Of all bacteria investigated, seven tended to be more abundant after correcting for multiple comparisons in non-responders to low FODMAP intervention compared with responders, both before and after intervention (table 2). These included Bacteroides stercoris, Pseudomonas, Acinetobacter and the sulfur-reducing anaerobic genus Desulfitispora. Additionally, six bacteria tended to be more abundant in non-responders compared with responders but only prior to the intervention (table 2). These included Streptococcus, Dorea and Ruminococcus gnavus. Comparing bacterial composition of all patients in the low FODMAP diet group, irrespective of response, the species Mycoplasma hominis tended to be lower while the genus Bifidobacterium and the phyla Actinobacteria were both significantly lower after the intervention as compared to before, as denoted by lower probe signal intensity (table 3).

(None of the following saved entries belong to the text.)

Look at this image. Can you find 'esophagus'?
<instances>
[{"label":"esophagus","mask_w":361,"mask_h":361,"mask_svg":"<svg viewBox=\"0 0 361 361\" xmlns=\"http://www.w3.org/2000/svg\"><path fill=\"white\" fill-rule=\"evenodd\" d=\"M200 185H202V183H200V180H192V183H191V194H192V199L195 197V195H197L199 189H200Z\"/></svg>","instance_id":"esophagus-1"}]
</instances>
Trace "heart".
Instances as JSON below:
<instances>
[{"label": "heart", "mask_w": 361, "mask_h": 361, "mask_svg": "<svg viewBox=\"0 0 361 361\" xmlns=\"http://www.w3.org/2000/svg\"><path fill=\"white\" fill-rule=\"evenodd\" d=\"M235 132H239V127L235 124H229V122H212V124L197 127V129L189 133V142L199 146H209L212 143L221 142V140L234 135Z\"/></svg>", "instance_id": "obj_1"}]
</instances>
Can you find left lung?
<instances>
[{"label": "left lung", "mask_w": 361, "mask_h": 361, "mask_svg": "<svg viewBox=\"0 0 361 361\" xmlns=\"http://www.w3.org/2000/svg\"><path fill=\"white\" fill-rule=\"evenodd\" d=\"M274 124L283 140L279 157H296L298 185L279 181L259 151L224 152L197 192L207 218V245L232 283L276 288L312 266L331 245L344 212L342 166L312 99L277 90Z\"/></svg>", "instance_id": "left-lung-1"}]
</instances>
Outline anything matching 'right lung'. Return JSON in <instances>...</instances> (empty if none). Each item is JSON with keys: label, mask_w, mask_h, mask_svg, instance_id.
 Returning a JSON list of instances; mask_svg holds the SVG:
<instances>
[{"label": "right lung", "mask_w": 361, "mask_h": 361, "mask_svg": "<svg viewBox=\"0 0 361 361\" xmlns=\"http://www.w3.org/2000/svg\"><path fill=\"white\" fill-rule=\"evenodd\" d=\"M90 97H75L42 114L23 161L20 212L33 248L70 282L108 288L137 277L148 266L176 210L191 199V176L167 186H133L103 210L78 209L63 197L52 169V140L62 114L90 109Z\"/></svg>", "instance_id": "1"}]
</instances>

All dietary intake parameters were significantly reduced after the low FODMAP intervention and we thus investigated if this correlated with bacterial abundance. Although many correlations were found, after correction for multiple comparisons, only Eubacterium, Dorea, Streptococcus and Bacteroides were found to be negatively correlated with dietary parameters such as monosaccharides and glucose, while Bifidobacterium and Actinobacteria were positively correlated with lactose (table 4).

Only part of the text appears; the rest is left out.